Порядок работы:
1. Назовите ники всех участников, чьи сообщения есть в отрывке. Каждый ник укажите один раз.
2. Пожалуйста, воспроизведите без изменений фрагмент отрывка между словами «Да знаю я тут» и «дня основания города.» включительно.

Приглашения ВВС на посещения гарнизонов и частей в сентябре с. г.:
http://www.mil.ru/info/1069/details/...shtml?id=29946

----------


## Foxbat

Приглашения для *СМИ*... :Wink:

----------


## AC

> Приглашения для *СМИ*...


Да знаю я тут некоторых на этом форуме, которые как раз СМИ и есть, или легко могут выдать себя за СМИ при необходимости...  :Cool:   :Biggrin:

----------


## AC

*8 сентября "Стрижи" летают в Старом Осколе:*
"Авиационная пилотажная группа российских ВВС «Стрижи» 8 сентября 2007 года продемонстрирует возможности истребителей МиГ-29 в небе над городом Старый Оскол. Авиационный показ приурочен к торжественным мероприятиям по случаю 414 годовщины со дня основания города. 
Жители Старого Оскола увидят комплекс фигур высшего пилотажа на строевых МиГ-29, который неоднократно демонстрировался на различных авиационных показах, в том числе и на Международном аэрокосмическом салоне МАКС 2007 в подмосковном Жуковском. Программа, которая будет показана в небе Старого Оскола, дает наглядное представление об уникальных возможностях этой боевой машины".

----------


## airwolf

Дивизии в Чкаловском исполняется 65 лет

5 октября 2007 г. на территории аэродрома Чкаловский состоятся праздничные мероприятия, посвященные 65 годовщине со дня образования 8 Авиационной дивизии особого назначения. В ходе праздника будет организован наземный показ авиационной техники, стоящей на вооружении дивизии, предполагается показ авиационной техники в воздухе. 
http://www.mil.ru/info/1069/details/...shtml?id=31329

----------


## An-Z

> Дивизии в Чкаловском исполняется 65 лет
> 
> .... В ходе праздника будет организован наземный показ авиационной техники, стоящей на вооружении дивизии, предполагается показ авиационной техники в воздухе. ...


Этого не будет, как водится, ограниличились торжественным собранием и открытием комнаты боевой славы...

----------


## airwolf

Администрацией столичного а-п Шереметьево было принято решение об организации дня открытого доступа на перроны аэродрома для фотографов-любителей 9-ого Октября. Мы решили поддержать инициативую а-п Домодедово которым было проведено схожее мероприятие 22-ого Мая.

Записанные данные:
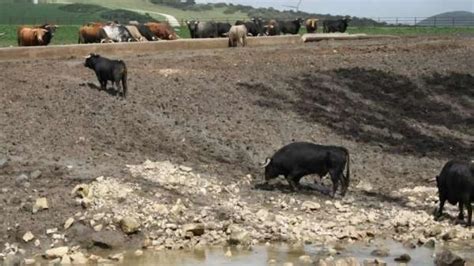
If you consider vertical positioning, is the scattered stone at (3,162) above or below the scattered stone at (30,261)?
above

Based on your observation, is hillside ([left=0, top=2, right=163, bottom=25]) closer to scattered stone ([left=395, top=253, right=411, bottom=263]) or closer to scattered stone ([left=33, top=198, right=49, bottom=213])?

Ответы:
1. Foxbat, AC, airwolf, An-Z

2.
Да знаю я тут некоторых на этом форуме, которые как раз СМИ и есть, или легко могут выдать себя за СМИ при необходимости...  :Cool:   :Biggrin:

----------


## AC

*8 сентября "Стрижи" летают в Старом Осколе:*
"Авиационная пилотажная группа российских ВВС «Стрижи» 8 сентября 2007 года продемонстрирует возможности истребителей МиГ-29 в небе над городом Старый Оскол. Авиационный показ приурочен к торжественным мероприятиям по случаю 414 годовщины со дня основания города.